Hello! I just learned that both of these sentences are correct:

"Kız çocuk arkadaş*ını* ziyaret ediyor"
"Aile Roma*'yı* ziyaret ediyor"

Why are there two different buffer letters used, namely "n" and "y"?
Thanks


----------



## analeeh

_-yI_ is the default choice after a vowel, but some suffixes when followed by another suffix take _-n-_. One of these is _-(s)I(n)_- (the possessive/compound suffix), which appears in your first example - _çocuk arkadaş*ın-*ı_. The other one that immediately comes to mind is _-ki(n)_ - _benim*ki*, benim*kin-*den. _Maybe there are a couple of other ones too.


----------



## CHovek

So you don't ask about "ziyaret etmek"?


----------



## vpprof

@CHovek, Yes, as it turns out, I'm not. Sometimes you're problem remains a problem only until you know what you're asking about 

@analeeh thank you very much!! Now it's obvious, there are two suffixes in the first example, of which I wasn't aware at first


----------



## Bespelled

vpprof said:


> Now it's obvious, there are two suffixes in the first example, of which I wasn't aware at first



Just for the sake of precision, actually in both cases it is the same suffix, that is -i/-ı/-u/-ü, forming the Accusative. When a suffix starting with a vowel is added to a morpheme ending in a vowel (in this case Roma, arkadaşı), then a consonant has to be used in between ("y" in the first case and "n" in the second). However, this is considered a phonetic phenomenon rather than a different form of the suffix (and it is a more general  rule that applies not only to the Accusative).
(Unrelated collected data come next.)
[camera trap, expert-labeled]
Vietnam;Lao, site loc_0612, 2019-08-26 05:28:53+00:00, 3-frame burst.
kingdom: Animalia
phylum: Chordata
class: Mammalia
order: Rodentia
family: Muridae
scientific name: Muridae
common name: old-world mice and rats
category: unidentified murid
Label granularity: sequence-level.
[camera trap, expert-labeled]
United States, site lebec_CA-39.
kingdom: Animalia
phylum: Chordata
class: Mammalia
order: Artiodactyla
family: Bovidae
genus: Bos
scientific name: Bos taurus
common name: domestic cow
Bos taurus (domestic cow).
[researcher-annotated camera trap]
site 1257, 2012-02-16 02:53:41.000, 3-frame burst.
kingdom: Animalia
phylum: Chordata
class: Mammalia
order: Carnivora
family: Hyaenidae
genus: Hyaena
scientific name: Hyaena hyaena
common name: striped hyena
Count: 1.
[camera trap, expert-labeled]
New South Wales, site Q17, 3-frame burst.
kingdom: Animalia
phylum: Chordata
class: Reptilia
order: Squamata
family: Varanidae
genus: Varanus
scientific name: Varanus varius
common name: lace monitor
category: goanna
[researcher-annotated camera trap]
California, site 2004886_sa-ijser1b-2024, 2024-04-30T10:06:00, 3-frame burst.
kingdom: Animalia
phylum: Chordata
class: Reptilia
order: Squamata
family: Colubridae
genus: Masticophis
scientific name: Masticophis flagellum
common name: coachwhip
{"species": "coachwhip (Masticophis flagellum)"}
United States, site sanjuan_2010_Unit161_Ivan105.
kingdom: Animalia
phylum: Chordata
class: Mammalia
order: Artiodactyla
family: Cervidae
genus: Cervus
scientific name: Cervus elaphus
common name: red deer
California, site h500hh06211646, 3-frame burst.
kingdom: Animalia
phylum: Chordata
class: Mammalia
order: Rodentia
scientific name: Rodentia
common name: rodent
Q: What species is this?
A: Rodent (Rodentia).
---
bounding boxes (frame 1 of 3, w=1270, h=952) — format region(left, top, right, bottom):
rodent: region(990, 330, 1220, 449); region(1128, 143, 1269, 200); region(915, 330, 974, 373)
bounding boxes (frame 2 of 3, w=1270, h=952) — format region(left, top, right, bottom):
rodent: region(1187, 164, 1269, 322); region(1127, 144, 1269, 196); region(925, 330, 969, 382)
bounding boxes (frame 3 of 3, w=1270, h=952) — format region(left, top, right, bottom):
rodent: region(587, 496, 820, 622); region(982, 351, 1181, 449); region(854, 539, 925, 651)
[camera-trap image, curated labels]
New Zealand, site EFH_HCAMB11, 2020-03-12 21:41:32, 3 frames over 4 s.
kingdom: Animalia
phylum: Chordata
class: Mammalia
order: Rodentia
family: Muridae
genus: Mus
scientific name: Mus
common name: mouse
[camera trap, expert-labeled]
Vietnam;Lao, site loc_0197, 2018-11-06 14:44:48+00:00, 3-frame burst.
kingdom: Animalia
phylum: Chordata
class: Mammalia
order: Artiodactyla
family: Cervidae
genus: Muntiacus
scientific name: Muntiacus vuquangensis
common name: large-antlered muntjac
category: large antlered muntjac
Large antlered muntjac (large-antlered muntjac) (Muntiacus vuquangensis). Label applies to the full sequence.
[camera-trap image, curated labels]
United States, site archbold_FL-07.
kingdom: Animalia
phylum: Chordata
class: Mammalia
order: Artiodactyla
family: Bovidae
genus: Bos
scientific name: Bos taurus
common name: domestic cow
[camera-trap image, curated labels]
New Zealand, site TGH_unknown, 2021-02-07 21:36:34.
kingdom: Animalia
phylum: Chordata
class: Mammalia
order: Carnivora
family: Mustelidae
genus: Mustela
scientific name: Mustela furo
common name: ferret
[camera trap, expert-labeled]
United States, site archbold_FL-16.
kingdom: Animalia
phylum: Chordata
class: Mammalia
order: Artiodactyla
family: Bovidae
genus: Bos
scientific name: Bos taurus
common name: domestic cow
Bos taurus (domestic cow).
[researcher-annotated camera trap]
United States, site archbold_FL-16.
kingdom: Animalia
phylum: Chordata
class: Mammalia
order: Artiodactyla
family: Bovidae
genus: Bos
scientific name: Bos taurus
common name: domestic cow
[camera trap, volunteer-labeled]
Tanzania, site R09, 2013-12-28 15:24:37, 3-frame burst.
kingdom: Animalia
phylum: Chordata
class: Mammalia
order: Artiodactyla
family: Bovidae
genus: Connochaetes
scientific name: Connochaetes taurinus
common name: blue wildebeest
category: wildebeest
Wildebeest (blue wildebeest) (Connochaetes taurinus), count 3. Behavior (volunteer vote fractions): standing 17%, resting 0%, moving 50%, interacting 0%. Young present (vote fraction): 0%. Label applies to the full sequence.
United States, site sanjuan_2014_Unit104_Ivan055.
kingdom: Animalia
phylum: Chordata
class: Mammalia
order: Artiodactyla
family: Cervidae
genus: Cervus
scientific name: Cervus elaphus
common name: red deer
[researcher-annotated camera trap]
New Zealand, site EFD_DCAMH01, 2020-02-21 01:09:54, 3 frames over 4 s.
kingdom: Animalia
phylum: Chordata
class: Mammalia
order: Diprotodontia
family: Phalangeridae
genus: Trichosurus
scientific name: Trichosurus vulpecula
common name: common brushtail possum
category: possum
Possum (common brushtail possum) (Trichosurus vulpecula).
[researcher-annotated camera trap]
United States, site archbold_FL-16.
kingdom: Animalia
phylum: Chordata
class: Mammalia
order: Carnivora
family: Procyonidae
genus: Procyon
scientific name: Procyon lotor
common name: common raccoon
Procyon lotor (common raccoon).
@analeeh's explanation and examples are great. Another situation where you use "n" instead of "y" is after the pronouns bu, şu, o (they become bu*n*u, şu*n*u, o*n*u).

Just to demonstrate the importance of this being a general phonetic rule rather than something specific to the Accusative: the very same rule applies when you construct the Dative. Thus you would say "Roma'*y*a gidiyorum", but "arkadaşı*n*a gidiyorum", "o*n*a gidiyorum", "arkadaşınki*n*e bakıyorum" etc.


----------



## analeeh

I think when vpprof says 'two suffixes', he means the possessive suffix _-ın-_ and the accusative _-ı_, not that the two examples show different suffixes.


----------



## Bespelled

analeeh said:


> I think when vpprof says 'two suffixes', he means the possessive suffix _-ın-_ and the accusative _-ı_, not that the two examples show different suffixes.



I think you are right. Sorry, @vpprof, I got confused


----------